WHAT TO WORK ON:
Pull out every line in the data that has the string "Wellington" in it.
►
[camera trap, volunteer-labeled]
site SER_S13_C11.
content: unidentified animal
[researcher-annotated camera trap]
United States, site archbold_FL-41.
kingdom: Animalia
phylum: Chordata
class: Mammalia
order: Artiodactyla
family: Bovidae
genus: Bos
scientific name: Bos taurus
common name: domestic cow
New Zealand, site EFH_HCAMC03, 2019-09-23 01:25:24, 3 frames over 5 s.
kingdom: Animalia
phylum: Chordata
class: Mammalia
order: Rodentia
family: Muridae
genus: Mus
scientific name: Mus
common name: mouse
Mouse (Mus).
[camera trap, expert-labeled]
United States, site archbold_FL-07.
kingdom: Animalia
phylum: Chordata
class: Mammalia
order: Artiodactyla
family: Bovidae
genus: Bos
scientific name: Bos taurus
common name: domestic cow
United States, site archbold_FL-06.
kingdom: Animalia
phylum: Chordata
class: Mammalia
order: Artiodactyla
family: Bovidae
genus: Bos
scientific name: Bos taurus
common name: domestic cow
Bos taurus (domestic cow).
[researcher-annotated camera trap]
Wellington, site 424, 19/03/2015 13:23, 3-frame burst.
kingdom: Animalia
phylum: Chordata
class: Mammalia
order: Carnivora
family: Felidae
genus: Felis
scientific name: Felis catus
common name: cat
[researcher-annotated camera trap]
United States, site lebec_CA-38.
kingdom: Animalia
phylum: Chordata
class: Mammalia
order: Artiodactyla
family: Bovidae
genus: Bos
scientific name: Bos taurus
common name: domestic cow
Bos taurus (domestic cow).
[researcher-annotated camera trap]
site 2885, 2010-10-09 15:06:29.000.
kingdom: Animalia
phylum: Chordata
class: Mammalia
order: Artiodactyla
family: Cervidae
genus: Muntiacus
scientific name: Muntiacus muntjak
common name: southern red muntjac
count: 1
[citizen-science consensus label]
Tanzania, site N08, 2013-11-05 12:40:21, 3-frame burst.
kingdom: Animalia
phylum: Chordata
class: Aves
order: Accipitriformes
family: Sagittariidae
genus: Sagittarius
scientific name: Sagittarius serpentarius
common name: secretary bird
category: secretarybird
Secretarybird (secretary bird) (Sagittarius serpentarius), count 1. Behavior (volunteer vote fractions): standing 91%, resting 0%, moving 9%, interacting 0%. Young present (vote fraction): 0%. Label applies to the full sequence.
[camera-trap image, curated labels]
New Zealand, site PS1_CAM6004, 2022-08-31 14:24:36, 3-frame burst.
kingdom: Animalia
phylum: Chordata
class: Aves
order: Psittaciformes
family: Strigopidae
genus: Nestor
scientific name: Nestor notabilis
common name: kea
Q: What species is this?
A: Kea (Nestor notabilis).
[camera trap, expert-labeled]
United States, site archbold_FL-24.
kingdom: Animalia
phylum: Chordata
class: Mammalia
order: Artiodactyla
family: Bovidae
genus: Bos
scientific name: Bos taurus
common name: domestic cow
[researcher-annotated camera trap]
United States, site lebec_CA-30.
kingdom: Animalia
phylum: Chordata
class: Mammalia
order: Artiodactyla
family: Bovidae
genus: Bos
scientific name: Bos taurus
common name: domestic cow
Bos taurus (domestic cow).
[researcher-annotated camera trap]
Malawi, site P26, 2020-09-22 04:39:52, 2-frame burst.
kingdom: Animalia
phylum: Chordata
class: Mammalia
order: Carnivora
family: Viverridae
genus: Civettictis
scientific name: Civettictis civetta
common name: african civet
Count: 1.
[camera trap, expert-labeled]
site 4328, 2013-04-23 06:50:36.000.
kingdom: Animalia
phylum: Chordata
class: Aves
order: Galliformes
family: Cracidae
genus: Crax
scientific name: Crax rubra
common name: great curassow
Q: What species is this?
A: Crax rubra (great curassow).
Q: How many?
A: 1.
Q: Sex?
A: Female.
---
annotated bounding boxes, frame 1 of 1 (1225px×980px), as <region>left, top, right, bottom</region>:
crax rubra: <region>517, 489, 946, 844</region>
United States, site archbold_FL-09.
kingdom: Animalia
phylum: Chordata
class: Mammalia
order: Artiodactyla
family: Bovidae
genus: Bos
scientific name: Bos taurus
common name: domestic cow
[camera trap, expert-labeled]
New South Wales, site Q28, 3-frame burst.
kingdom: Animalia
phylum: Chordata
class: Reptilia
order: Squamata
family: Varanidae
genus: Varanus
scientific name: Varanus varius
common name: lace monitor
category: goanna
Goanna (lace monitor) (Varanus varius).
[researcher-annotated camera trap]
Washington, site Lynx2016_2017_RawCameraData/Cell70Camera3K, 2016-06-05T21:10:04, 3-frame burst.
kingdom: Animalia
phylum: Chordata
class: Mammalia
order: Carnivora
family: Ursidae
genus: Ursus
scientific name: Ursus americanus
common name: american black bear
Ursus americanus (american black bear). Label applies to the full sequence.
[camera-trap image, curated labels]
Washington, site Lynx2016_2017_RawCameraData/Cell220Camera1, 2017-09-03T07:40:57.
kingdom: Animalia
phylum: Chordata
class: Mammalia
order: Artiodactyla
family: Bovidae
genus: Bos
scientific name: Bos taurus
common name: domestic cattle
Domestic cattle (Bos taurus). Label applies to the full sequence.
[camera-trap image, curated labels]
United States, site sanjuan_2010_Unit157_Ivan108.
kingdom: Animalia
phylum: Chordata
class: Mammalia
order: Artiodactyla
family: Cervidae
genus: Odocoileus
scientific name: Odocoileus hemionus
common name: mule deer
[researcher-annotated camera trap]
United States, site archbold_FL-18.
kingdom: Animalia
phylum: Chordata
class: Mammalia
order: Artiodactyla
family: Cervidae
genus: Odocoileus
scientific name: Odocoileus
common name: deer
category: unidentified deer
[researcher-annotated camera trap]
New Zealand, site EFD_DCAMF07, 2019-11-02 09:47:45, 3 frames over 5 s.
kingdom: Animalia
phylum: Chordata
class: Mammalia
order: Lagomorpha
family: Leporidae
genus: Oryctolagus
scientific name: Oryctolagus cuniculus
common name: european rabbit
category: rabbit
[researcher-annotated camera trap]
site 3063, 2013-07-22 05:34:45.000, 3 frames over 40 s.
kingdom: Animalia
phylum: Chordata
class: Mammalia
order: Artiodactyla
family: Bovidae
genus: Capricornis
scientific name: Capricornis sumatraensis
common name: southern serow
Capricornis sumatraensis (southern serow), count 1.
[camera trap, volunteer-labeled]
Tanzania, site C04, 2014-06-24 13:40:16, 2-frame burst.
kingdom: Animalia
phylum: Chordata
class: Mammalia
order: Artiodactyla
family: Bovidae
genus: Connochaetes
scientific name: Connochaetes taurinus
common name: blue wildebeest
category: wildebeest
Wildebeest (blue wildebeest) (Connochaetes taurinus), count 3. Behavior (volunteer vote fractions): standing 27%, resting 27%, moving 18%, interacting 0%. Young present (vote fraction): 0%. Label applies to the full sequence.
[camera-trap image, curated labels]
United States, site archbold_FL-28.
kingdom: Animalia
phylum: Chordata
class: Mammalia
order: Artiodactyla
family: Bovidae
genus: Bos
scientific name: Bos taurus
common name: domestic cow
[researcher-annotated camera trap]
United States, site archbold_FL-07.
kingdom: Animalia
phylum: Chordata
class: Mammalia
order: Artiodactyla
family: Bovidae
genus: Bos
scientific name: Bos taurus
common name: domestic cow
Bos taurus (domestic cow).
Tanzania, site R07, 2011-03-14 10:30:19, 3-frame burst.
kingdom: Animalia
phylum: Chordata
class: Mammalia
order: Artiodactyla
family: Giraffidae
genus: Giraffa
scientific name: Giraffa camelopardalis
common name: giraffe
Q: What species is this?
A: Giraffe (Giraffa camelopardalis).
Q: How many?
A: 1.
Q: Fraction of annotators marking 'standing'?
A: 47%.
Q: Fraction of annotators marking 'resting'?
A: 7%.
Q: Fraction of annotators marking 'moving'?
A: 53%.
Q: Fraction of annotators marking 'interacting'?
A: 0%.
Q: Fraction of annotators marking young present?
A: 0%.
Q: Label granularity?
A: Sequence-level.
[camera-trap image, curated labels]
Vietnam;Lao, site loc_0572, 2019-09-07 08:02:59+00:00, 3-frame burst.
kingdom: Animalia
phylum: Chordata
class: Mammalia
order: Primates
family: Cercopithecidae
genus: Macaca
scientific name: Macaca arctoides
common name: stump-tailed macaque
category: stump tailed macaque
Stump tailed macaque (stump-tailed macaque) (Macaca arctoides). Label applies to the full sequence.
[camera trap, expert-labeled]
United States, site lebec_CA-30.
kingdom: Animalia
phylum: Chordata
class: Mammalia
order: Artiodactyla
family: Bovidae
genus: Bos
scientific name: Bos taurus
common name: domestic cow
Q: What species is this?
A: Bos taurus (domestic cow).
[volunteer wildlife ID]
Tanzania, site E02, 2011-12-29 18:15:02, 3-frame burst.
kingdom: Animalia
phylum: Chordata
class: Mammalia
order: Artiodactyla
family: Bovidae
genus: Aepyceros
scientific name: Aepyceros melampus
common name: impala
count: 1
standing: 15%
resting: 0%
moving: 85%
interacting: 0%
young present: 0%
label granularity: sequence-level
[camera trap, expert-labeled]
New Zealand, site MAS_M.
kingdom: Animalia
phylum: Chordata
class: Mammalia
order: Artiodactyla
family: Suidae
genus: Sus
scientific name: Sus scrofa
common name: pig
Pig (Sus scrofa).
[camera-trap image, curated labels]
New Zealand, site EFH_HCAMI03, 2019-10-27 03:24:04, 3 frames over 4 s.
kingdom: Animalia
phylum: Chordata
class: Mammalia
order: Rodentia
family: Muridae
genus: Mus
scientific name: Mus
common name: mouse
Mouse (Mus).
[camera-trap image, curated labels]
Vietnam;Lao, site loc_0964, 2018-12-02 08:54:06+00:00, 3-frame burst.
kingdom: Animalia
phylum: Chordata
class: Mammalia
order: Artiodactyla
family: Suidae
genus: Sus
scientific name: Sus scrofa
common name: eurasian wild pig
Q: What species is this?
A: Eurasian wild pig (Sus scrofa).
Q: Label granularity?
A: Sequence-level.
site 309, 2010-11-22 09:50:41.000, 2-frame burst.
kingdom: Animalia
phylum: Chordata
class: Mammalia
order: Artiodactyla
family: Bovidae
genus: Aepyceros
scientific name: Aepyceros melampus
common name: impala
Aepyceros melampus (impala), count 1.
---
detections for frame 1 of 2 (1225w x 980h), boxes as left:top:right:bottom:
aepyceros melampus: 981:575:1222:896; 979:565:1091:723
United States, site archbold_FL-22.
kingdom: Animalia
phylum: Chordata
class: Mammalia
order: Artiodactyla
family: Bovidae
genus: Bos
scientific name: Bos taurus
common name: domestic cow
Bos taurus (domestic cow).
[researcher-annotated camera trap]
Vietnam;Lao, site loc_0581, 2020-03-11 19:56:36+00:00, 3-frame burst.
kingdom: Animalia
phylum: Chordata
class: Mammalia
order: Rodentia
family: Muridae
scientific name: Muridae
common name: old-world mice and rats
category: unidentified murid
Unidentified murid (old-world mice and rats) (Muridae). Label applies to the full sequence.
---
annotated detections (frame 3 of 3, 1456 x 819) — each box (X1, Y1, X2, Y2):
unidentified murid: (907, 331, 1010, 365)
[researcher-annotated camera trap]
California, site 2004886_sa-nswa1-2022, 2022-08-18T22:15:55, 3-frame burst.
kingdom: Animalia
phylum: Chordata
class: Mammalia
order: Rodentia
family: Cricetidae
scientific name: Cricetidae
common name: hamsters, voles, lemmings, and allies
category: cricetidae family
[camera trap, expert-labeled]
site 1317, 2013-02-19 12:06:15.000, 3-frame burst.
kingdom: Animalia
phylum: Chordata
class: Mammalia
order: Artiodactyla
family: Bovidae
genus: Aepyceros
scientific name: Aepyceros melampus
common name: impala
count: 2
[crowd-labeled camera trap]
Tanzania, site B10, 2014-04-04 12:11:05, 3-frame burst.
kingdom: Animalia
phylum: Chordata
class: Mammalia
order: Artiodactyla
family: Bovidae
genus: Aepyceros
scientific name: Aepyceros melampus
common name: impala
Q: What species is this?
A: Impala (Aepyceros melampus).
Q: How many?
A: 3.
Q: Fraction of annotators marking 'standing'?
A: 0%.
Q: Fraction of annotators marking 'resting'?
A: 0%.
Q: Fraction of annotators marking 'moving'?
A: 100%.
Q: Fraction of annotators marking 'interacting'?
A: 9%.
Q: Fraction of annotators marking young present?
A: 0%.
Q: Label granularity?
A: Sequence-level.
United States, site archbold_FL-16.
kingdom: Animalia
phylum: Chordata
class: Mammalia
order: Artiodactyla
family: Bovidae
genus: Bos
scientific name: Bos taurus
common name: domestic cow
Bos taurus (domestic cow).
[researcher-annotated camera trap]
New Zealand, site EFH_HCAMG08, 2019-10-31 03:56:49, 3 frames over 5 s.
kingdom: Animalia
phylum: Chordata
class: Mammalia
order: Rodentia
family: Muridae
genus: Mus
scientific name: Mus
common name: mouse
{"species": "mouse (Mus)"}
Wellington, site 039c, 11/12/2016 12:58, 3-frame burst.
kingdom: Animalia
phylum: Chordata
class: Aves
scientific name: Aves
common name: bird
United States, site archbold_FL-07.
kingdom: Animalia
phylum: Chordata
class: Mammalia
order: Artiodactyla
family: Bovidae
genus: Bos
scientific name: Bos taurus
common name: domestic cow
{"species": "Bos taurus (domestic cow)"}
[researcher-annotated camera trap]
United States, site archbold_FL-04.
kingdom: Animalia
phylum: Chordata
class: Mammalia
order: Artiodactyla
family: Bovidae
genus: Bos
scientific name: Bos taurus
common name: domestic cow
◄
WRITTEN RESPONSE:
Wellington, site 424, 19/03/2015 13:23, 3-frame burst.
Wellington, site 039c, 11/12/2016 12:58, 3-frame burst.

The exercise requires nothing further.